Geçtiğimiz kış, 128 milyar dolar nerede sorusunun ortaya atılması ile birlikte, devletin kuru 10 TL civarında tutmak ve tabii yandaşlarına sermaye transferi yapmak için, 128 milyar dolarlık Merkez Bankası rezervini erittiğini, bir tür hatır çeki demek olan swaplarla dolar rezervini 40 milyar dolar civarında tutabildiğini öğrendik.
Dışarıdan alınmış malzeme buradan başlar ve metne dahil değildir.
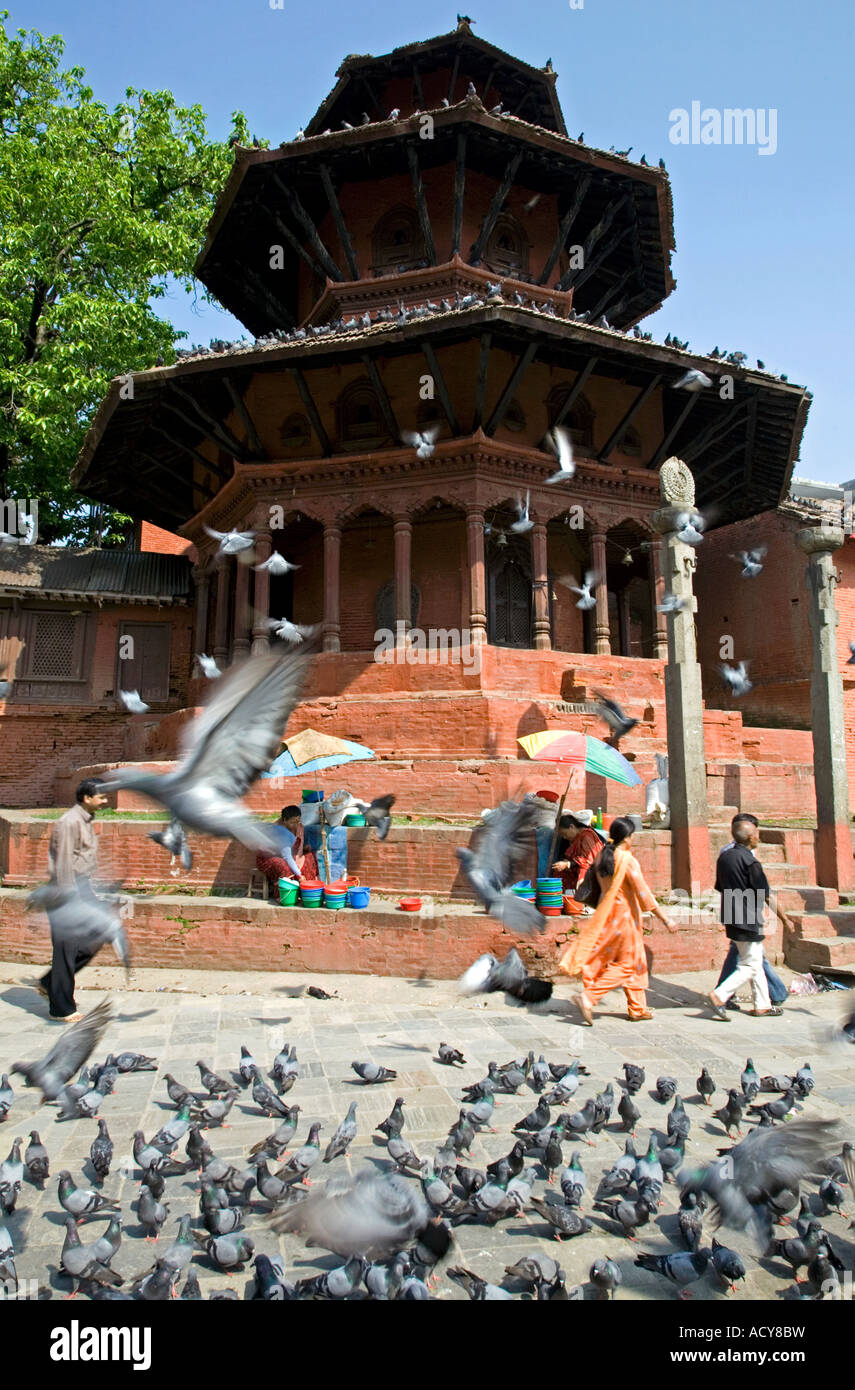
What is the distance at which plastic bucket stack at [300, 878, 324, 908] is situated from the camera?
763 centimetres

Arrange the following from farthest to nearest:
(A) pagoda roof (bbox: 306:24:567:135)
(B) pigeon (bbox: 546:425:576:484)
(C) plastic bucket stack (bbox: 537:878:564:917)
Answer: (A) pagoda roof (bbox: 306:24:567:135), (B) pigeon (bbox: 546:425:576:484), (C) plastic bucket stack (bbox: 537:878:564:917)

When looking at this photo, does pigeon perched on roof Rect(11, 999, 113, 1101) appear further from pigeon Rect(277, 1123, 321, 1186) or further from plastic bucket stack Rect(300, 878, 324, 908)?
plastic bucket stack Rect(300, 878, 324, 908)

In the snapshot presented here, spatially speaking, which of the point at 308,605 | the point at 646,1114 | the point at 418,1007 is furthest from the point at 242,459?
the point at 646,1114

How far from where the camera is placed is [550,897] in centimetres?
735

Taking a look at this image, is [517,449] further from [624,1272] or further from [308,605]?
[624,1272]

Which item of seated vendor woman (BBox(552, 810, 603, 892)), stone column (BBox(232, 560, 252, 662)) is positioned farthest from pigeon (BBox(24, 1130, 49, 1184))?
stone column (BBox(232, 560, 252, 662))

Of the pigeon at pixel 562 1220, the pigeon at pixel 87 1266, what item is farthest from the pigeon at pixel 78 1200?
the pigeon at pixel 562 1220

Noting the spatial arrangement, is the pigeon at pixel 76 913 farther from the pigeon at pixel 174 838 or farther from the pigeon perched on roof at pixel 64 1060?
the pigeon at pixel 174 838

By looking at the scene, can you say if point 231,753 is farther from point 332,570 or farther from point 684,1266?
point 332,570

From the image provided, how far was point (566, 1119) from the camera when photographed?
12.7 feet

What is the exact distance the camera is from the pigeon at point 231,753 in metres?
3.64

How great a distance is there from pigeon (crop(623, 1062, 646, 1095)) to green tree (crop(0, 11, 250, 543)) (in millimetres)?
16590

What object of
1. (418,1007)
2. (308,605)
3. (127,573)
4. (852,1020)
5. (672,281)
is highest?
(672,281)

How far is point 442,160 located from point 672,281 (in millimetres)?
5749
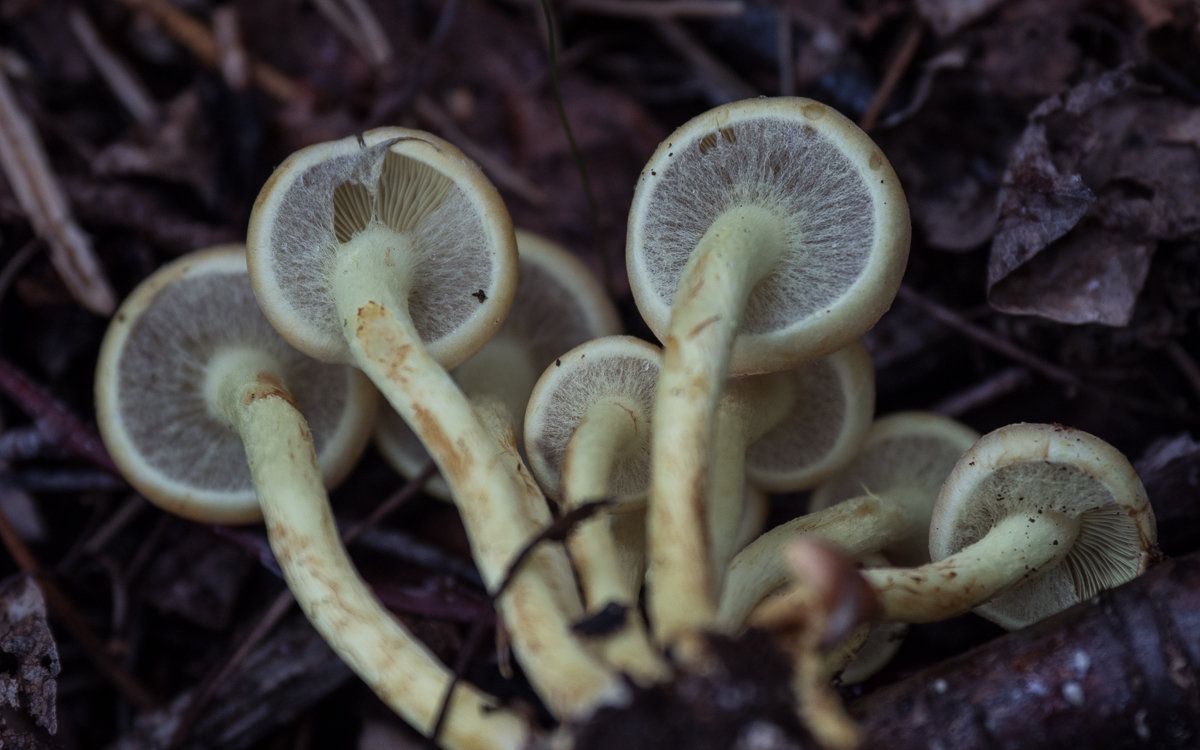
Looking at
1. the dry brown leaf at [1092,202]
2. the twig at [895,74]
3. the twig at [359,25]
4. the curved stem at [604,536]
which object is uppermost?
the twig at [359,25]

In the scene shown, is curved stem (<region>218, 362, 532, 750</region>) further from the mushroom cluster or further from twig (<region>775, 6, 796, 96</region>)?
twig (<region>775, 6, 796, 96</region>)

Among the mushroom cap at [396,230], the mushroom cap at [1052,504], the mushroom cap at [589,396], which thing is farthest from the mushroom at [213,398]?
the mushroom cap at [1052,504]

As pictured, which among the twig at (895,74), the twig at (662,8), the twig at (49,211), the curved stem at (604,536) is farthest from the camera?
the twig at (662,8)

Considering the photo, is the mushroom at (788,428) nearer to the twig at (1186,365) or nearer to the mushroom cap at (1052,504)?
the mushroom cap at (1052,504)

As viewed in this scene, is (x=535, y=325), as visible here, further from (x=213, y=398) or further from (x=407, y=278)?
(x=213, y=398)

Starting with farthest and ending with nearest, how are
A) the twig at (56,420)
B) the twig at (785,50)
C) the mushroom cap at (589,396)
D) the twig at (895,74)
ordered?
the twig at (785,50)
the twig at (895,74)
the twig at (56,420)
the mushroom cap at (589,396)

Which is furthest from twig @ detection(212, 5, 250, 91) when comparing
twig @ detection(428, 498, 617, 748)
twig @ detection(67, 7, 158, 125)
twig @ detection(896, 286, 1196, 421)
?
twig @ detection(896, 286, 1196, 421)

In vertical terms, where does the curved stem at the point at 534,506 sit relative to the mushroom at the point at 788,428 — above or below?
above
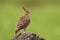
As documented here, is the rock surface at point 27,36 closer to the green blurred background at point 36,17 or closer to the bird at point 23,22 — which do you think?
the bird at point 23,22

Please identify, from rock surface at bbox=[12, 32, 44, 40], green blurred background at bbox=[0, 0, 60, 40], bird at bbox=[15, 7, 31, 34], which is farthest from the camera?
green blurred background at bbox=[0, 0, 60, 40]

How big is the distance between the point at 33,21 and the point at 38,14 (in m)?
0.41

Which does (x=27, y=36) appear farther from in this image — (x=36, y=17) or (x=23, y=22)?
(x=36, y=17)

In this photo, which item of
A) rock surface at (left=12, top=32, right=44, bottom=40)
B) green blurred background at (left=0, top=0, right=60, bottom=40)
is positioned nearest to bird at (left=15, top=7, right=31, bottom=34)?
rock surface at (left=12, top=32, right=44, bottom=40)

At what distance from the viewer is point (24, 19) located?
3.21 meters

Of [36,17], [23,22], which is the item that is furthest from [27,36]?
[36,17]

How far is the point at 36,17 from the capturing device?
567 centimetres

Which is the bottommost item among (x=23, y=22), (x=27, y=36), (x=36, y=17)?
(x=27, y=36)

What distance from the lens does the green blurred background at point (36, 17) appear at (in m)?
5.03

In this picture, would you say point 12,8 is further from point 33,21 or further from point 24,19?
point 24,19

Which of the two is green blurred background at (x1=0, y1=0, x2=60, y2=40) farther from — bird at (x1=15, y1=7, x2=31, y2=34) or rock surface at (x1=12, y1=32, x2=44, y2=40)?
rock surface at (x1=12, y1=32, x2=44, y2=40)

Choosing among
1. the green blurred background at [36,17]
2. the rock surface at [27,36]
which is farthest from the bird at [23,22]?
the green blurred background at [36,17]

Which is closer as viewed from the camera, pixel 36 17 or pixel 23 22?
pixel 23 22

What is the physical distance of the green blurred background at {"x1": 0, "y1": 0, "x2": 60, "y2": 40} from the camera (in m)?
5.03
Daha da önemlisi, saray rejimi, içine girdiği mali krizi atlatabilmek için, merkez bankasının altın rezervlerini de muhtemelen Londra’ya taşımıştı. Tüm bunlara rağmen, Türk parasının değer kaybı devam etmiş, dolar almış yürümüştü.
Aslında, bu durum, AKP rejiminin iktisadi politikalarının, kendi elitlerini beslemek için halka karşı geliştirdiği iktisadi sistemin mantıksal sonucu, daha da ötesinde, AKP’nin üretimden uzak, hovarda mirasyedi yapısıyla da ilgili. Şu ya da bu şekilde, Türkiye Cumhuriyeti’nin 100 yılda biriktirdikleri, AKP tarafından, 20 yılda ama özellikle 2016’dan bu yana, neo-liberal azgınlığı da aşan bir talan şeklinde hovardaca “eziliyor”.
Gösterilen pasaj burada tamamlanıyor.